On the plus side, the show’s whole “let’s go back to the start of the plague” premise continues to pay off. In addition to more tense scenes where unarmed naifs unknowingly try to reason with the undead (because they recognize who the zombies once were, not what they’ve become), “The Dog” contains one powerfully eerie image: Travis attempting to rush the injured Griselda Salazar to the hospital, only to find that the the institution is ablaze, and cops and soldiers machine-gunning dead-eyed patients. Davidson does a fine job of capturing the strangeness of it all, keeping the horror at a distance while the Manawas and Salazars try to process what the hell is happening.
But the spin-off has yet to establish any kind of larger point with its mix-and-match contrasting of rampaging anarchists, pushy uniformed gunmen, and zombies.

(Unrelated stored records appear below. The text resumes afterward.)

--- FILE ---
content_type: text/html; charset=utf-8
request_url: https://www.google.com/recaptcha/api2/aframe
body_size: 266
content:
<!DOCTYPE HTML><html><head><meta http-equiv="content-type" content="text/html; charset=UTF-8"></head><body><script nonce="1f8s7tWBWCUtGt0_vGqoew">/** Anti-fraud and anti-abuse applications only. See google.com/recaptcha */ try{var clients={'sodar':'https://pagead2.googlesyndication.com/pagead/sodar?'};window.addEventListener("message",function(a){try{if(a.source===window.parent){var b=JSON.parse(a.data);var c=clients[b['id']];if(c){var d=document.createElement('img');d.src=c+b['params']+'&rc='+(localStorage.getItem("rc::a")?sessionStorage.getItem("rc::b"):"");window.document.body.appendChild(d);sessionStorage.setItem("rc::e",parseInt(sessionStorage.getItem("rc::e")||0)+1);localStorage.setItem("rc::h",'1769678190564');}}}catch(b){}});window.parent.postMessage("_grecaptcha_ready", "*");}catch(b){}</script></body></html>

And there doesn’t appear to be much sociopolitical meaning behind the way the episode ends, with the admittedly startling sight of the military rolling in and locking down the neighborhood just as the Clarks are getting ready to head east. (Although the arrival of this questionable calvary does add to the sense of nothing being under Madison and Travis’ control.)

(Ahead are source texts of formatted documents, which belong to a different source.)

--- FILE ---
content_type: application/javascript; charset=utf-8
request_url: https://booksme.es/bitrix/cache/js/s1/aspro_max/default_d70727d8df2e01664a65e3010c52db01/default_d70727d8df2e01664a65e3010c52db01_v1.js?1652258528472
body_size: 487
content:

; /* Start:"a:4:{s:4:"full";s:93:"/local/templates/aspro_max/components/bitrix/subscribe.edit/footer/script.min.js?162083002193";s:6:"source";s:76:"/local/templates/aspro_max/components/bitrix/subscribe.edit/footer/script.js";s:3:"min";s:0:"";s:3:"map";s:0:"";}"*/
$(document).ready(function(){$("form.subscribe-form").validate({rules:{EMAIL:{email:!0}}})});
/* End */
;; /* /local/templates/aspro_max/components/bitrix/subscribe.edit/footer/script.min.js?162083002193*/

And here’s another case-in-point: Because Maddie can’t bring herself to kill her zombified neighbor Susan, her friend’s husband almost gets eaten — and then is taken into custody by the government because he’s been exposed to his wife’s tainted blood. Even when they try to make the right choice, our heroes keep making matters worse, because they have no frame of reference for this rapidly unfolding nightmare. Right now they’re scrambling from tree to tree, with rocks flying everywhere — some of which they’re throwing at themselves.